Return the listing word for word, as given.

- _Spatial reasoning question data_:
= = =

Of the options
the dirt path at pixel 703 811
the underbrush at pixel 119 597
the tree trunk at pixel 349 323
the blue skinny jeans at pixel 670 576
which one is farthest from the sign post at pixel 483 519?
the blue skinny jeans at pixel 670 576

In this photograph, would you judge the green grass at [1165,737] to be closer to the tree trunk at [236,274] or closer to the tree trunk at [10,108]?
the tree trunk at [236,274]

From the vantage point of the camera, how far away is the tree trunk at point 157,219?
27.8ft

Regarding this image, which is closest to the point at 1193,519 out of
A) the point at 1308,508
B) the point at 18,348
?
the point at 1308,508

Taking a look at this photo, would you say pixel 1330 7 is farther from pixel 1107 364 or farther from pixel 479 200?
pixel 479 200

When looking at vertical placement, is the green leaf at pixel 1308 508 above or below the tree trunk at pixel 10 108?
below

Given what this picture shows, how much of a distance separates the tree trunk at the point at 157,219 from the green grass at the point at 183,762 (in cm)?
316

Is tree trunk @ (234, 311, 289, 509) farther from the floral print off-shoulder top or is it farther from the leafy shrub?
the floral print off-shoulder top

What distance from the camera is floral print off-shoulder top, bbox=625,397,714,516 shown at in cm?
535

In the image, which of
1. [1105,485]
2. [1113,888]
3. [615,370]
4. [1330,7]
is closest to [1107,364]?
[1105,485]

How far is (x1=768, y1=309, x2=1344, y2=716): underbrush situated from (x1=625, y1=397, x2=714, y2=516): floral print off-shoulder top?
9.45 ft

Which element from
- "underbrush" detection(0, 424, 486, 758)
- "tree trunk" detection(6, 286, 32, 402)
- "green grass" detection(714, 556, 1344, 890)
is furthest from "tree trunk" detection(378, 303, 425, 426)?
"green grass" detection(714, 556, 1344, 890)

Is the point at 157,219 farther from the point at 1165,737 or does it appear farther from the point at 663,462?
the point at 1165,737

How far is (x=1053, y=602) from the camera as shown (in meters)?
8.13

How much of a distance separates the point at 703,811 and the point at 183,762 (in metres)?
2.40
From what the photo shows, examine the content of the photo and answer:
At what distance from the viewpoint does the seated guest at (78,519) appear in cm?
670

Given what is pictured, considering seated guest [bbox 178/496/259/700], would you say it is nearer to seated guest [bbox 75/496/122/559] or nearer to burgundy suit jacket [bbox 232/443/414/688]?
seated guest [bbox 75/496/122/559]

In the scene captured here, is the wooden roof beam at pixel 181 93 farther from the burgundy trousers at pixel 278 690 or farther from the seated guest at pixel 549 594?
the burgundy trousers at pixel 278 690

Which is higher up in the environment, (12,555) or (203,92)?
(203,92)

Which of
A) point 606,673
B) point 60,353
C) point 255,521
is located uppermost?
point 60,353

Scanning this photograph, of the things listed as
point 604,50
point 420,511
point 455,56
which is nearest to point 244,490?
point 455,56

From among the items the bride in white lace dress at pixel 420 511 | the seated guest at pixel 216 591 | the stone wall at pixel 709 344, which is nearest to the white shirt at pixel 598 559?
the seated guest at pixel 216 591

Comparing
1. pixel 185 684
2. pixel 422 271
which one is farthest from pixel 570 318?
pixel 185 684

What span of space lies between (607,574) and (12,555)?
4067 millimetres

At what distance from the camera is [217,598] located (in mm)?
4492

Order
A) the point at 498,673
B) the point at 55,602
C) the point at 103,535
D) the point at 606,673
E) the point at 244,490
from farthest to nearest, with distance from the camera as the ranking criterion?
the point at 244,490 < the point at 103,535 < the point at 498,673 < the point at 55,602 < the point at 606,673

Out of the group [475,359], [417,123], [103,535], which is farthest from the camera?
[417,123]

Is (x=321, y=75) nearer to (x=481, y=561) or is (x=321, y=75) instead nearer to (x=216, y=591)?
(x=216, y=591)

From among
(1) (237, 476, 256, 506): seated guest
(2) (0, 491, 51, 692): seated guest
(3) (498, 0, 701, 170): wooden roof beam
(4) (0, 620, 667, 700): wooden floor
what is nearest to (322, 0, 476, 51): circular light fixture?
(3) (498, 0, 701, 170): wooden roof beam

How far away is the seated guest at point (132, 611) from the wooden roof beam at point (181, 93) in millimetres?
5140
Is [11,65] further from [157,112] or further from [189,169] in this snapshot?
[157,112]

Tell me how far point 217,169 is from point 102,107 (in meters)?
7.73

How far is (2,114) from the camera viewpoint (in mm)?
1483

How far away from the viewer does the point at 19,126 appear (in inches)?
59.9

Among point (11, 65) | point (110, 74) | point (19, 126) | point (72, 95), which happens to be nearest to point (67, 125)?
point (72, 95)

= = =

- _Response for this exercise_:
Of the options
the dirt path at pixel 703 811
the underbrush at pixel 119 597
the tree trunk at pixel 349 323
the blue skinny jeans at pixel 670 576
which one is farthest from the sign post at pixel 483 519?
the blue skinny jeans at pixel 670 576

In this photograph, would you judge the green grass at [1165,737] to be closer to the tree trunk at [236,274] or closer to the tree trunk at [10,108]?
the tree trunk at [236,274]

From the vantage point of the camera, how far away is the tree trunk at point 157,219?
27.8ft

Regarding this image, which is closest to the point at 1193,519 out of
A) the point at 1308,508
B) the point at 18,348
?
the point at 1308,508

Taking a look at this photo, would you say pixel 1330 7 is farther from pixel 1107 364 or farther from pixel 479 200?
pixel 479 200

When looking at vertical placement, is the green leaf at pixel 1308 508 above or below the tree trunk at pixel 10 108?
below

Given what this picture shows, how much of a distance separates the tree trunk at the point at 157,219 from the green grass at the point at 183,762 (in cm)?
316

Is tree trunk @ (234, 311, 289, 509) farther from the floral print off-shoulder top or is it farther from the leafy shrub?
the floral print off-shoulder top

What distance from the camera is floral print off-shoulder top, bbox=625,397,714,516 shown at in cm?
535

In the image, which of
1. [1105,485]
2. [1113,888]
3. [615,370]
4. [1330,7]
is closest to [1107,364]?
[1105,485]

How far is (x1=768, y1=309, x2=1344, y2=716): underbrush situated from (x1=625, y1=397, x2=714, y2=516): floral print off-shoulder top?
9.45 ft

Which element from
- "underbrush" detection(0, 424, 486, 758)
- "tree trunk" detection(6, 286, 32, 402)
- "green grass" detection(714, 556, 1344, 890)
is furthest from "tree trunk" detection(378, 303, 425, 426)?
"green grass" detection(714, 556, 1344, 890)

Is the point at 157,219 farther from the point at 1165,737 or does it appear farther from the point at 663,462?
the point at 1165,737

How far is (x=1053, y=602) from the camera as shown (in meters)?
8.13

How much of a distance separates the point at 703,811 and the point at 183,762 (in metres)?
2.40
From what the photo shows, examine the content of the photo and answer:
At what distance from the viewpoint does the seated guest at (78,519) appear in cm?
670

Given what is pictured, considering seated guest [bbox 178/496/259/700], would you say it is nearer to seated guest [bbox 75/496/122/559] or nearer to burgundy suit jacket [bbox 232/443/414/688]?
seated guest [bbox 75/496/122/559]

In the scene captured here, is the wooden roof beam at pixel 181 93 farther from the burgundy trousers at pixel 278 690 or farther from the seated guest at pixel 549 594?
the burgundy trousers at pixel 278 690

Which is higher up in the environment, (12,555) or (203,92)?
(203,92)

Which of
A) point 606,673
B) point 60,353
C) point 255,521
is located uppermost?
point 60,353

Scanning this photograph, of the things listed as
point 604,50
point 420,511
point 455,56
which is nearest to point 244,490?
point 455,56

From among the items the bride in white lace dress at pixel 420 511 | the seated guest at pixel 216 591 | the stone wall at pixel 709 344, which is nearest to the white shirt at pixel 598 559?
the seated guest at pixel 216 591

Comparing
1. pixel 185 684
2. pixel 422 271
which one is farthest from pixel 570 318?
pixel 185 684

What span of space lies between (607,574) and (12,555)?
4067 millimetres

At what distance from the camera is [217,598] located (in mm)?
4492

Order
A) the point at 498,673
B) the point at 55,602
C) the point at 103,535
D) the point at 606,673
E) the point at 244,490
from farthest to nearest, with distance from the camera as the ranking criterion?
the point at 244,490 < the point at 103,535 < the point at 498,673 < the point at 55,602 < the point at 606,673

Out of the group [475,359], [417,123], [103,535], which is farthest from the camera?
[417,123]

Is (x=321, y=75) nearer to (x=481, y=561) or is (x=321, y=75) instead nearer to (x=216, y=591)?
(x=216, y=591)

From among
(1) (237, 476, 256, 506): seated guest
(2) (0, 491, 51, 692): seated guest
(3) (498, 0, 701, 170): wooden roof beam
(4) (0, 620, 667, 700): wooden floor
what is nearest to (322, 0, 476, 51): circular light fixture?
(3) (498, 0, 701, 170): wooden roof beam

How far away is the seated guest at point (132, 611) from the wooden roof beam at point (181, 93) in millimetres?
5140
Is [11,65] further from [157,112] or further from [189,169] in this snapshot?
[157,112]

Tell me how far point 217,169 is from point 102,107 (in meters)?
7.73

How far is (2,114) from the camera viewpoint (in mm)?
1483

How far away from the viewer does the point at 19,126 appear (in inches)?
59.9

Among point (11, 65) | point (110, 74) | point (19, 126) | point (72, 95), which happens to be nearest to point (67, 125)?
point (72, 95)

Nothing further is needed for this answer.